As a medical coding auditor, my responsibilities will be to ensure the accuracy of medical coding and documentation of medical records for healthcare providers. I have experience with reviewing and analyzing medical records to identify errors and inconsistencies in coding and documentation. The role also requires utilizing knowledge of coding systems and regulations to identify potential compliance issues and recommending corrective action. As a medical coder, I will be responsible for translating medical records into standardized codes. My knowledge of coding software and medical terminology will ensure accurate and efficient coding, enabling healthcare providers to bill insurance companies and government agencies accurately. In this role, I will also have a responsibility to stay up-to-date with the latest coding guidelines and regulations to ensure compliance with industry standards.
Successfully performed medical coding and auditing tasks with a consistent 99% quality score, reflecting strong accuracy, compliance with ICD-10-CM, CPT, and HCPCS coding standards, and attention to detail. Ensured documentation integrity and supported optimal reimbursement through thorough review and adherence to client and regulatory guidelines.
Having experience in various specialties like CDI (clinical documentation improvement), SDS, ED facility, Radiology, ancillary
Specially having 4 years of experience in Clinical Documentation Improvement Specialist – Medical Coding
Reviewed outpatient records to identify documentation gaps and provided feedback to improve clarity and specificity
Ensured alignment between clinical documentation and ICD-10-CM, CPT, and HCPCS coding guidelines Maintained 99% accuracy in coding audits and contributed to achieving organizational compliance benchmarks
Trained and supported coding staff in best practices for CDI, improving documentation quality and coder efficiency
Handling audit for the junior Coders and educating on errors
Played a key role in reducing claim denials and improving case mix index (CMI) through proactive documentation review and physician education
Attending Weekly client calls and weekly client quality work session calls
Assigning codes by using ICD10-CM, CPT-4 &HCPCS
Do coding through encoder, quantum & 3M software's
Auditing 57 charts per daily while maintaining 98% accuracy and achieving productivity goals as per client requirement
Conducting weekly QA-feedback sessions & updating client updates and feed backs
Educate juniors on health care topics, client feedbacks and clarifying their coding doubts etc
Able to understand written documents
Knowledge in all kind of ED procedure codes like laceration repairs fracture reduction and infusions procedures etc
Taking monthly education and coding clinic tests
Self-motivated, hardworking, and goal-oriented with a high degree of flexibility, creativity, resourcefulness, commitment, and optimism
"Awarded Best Employee of Quarter 4 2025 for outstanding performance and contributions to team success."

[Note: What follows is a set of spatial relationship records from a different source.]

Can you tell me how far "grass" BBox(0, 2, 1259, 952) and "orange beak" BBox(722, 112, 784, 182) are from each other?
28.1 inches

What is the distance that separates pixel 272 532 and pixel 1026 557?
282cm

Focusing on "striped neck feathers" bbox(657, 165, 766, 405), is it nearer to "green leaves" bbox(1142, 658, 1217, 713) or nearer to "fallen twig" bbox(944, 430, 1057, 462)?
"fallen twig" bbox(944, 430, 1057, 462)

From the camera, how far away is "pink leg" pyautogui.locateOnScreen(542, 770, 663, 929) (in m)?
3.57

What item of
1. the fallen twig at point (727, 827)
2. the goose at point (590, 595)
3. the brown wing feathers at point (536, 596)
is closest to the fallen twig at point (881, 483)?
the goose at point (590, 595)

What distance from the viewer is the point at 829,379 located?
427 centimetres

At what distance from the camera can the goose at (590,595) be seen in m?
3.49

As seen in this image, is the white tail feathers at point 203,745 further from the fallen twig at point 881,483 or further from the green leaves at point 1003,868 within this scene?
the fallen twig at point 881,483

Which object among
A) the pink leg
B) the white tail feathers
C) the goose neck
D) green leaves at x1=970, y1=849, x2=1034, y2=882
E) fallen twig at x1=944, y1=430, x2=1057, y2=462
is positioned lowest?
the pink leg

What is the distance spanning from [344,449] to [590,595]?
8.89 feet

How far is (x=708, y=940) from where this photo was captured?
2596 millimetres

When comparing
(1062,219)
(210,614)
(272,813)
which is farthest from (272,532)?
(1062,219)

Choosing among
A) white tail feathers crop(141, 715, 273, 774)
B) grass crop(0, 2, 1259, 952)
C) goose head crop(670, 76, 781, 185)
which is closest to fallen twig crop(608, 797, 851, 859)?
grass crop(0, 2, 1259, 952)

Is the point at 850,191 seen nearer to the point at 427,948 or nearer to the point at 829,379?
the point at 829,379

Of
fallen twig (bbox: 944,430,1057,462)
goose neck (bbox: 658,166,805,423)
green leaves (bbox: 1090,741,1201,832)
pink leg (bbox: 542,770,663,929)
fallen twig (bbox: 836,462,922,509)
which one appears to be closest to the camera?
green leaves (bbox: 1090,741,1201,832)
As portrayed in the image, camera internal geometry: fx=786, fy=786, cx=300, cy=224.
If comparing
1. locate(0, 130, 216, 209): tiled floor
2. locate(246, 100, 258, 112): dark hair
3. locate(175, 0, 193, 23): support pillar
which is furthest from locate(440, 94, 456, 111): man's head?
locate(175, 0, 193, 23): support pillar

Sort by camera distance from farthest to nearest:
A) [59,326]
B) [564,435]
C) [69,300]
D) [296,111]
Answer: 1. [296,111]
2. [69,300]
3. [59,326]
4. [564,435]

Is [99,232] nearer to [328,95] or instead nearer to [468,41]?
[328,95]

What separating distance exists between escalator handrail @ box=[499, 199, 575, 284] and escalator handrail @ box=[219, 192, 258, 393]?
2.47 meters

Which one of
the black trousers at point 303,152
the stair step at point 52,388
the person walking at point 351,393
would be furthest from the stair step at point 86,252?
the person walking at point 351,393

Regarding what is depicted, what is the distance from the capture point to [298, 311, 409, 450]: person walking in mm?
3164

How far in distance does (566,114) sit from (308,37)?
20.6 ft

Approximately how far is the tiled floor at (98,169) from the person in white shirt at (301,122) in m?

"Received two times appreciation from client to maintaining of Good Quality auditing in Rewards and recognition programme."
"Consistently maintained 99% quality scores in monthly MQRs during client audits, demonstrating high attention to detail and adherence to quality standards."
To perform my duties as a medical coder, I will use various Microsoft tools such as Excel, Word, and Outlook. I will use Excel for data analysis and manipulation, tracking medical codes, and managing spreadsheets. I will utilize Word to create reports, presentations, and other written documentation. Additionally, I will use Outlook to manage emails and communicate with healthcare providers and insurance companies. Furthermore, I will leverage Microsoft Teams to collaborate with my team members, share information, and discuss coding challenges to ensure accurate and efficient coding processes. By using these Microsoft tools, I will streamline my work and ensure accurate and timely documentation.